Interesting panel discussion on the state of the pay TV business yesterday during the Variety Entertainment & Technology Summit in LA. The panel had a good mix of networks (Discovery, A&E, MTV, Univision) and MVPDs (DirecTV, A&T U-Verse), and given the palpable tension between the two at times, it’s a wonder any business gets done at all between them.
In fact, business may not be getting done, at least not as robustly as it probably needs to. At one point, A&E EVP of distribution Lori Conkling pleaded with both sides to come out of their respective corners and start doing some deals.

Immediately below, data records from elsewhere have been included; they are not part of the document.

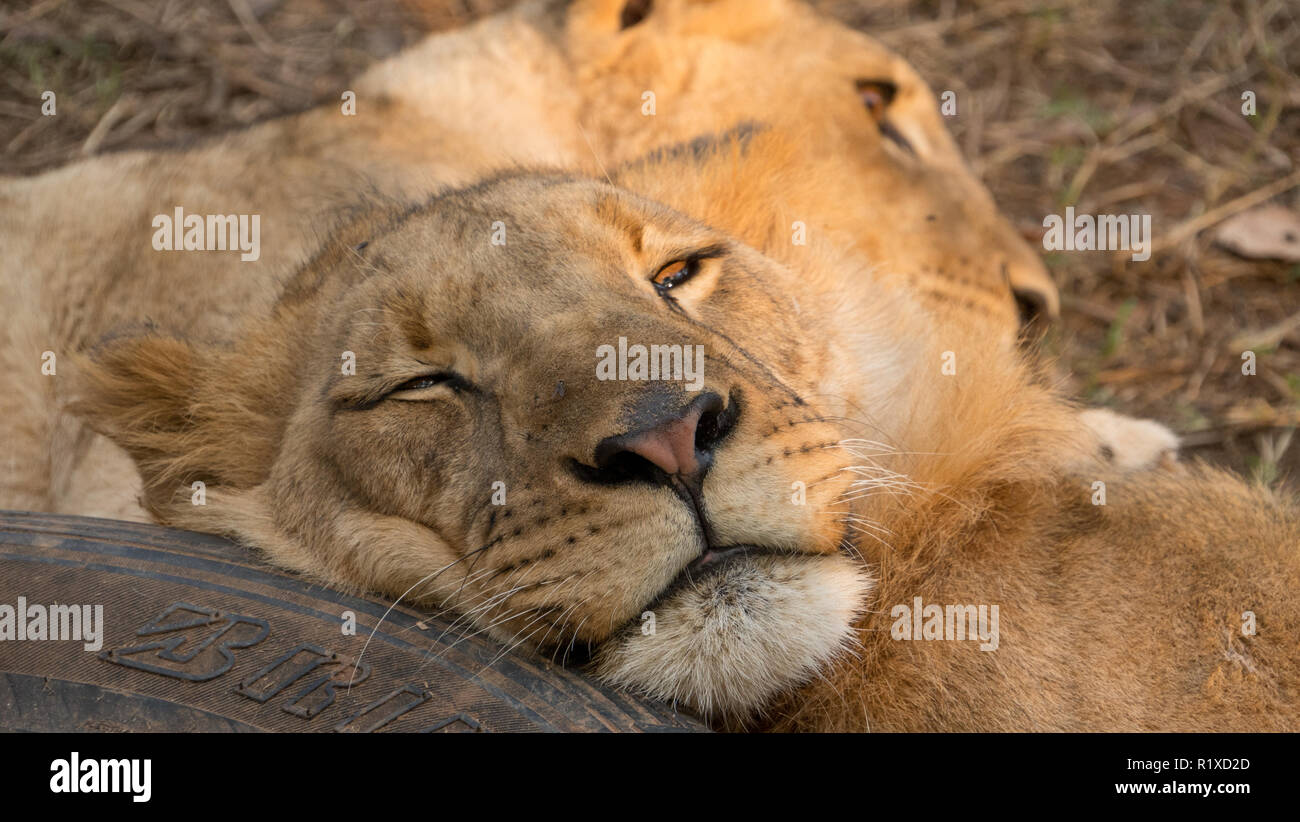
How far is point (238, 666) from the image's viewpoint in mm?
2172

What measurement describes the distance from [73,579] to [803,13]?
3.54m

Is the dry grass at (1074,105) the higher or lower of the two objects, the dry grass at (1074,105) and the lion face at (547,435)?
→ the higher

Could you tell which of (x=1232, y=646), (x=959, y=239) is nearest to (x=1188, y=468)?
(x=1232, y=646)

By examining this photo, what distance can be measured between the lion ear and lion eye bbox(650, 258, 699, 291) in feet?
3.14

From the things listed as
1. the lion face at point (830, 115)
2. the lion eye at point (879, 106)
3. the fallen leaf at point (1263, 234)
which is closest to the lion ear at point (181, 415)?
the lion face at point (830, 115)

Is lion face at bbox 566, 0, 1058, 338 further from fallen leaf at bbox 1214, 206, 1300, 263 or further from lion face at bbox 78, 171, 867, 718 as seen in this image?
fallen leaf at bbox 1214, 206, 1300, 263

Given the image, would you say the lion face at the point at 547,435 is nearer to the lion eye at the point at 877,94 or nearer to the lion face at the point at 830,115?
the lion face at the point at 830,115

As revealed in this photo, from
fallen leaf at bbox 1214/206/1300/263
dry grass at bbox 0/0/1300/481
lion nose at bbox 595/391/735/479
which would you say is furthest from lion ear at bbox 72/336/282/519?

“When you’re doing a 10-year TV Everywhere [licensing] deal with [a MVPD] there is a certain amount of risk there, because no one really knows where the business will be in 10 years, or what kind of devices might become widely adopted three to five years from now,” Conkling said. “Five years ago, who had heard of an iPad? But if everyone just stays in their corner and does nothing because of the risk, no deals are going to get done. Everyone is going to have to accept a little bit of risk to get deals done.”
According to MTV Networks SVP for strategy, content distribution and marketing Melody Tan, TV Everywhere itself may be contributing to the problem.
“Figuring out what windows or devices are part of your pay-TV subscription is becoming a real challenge [for consumers],” Tan said. “Consumers used to understand and accept that when content went to non-pay TV windows or came in a different format, like DVD, or it went to iTunes, that was a separate transaction. There wasn’t this sense you have now that, I have a pay-TV subscription so the content ought to be free to me in these other windows.”
Tough to do deals when you don’t know what people are willing to pay for.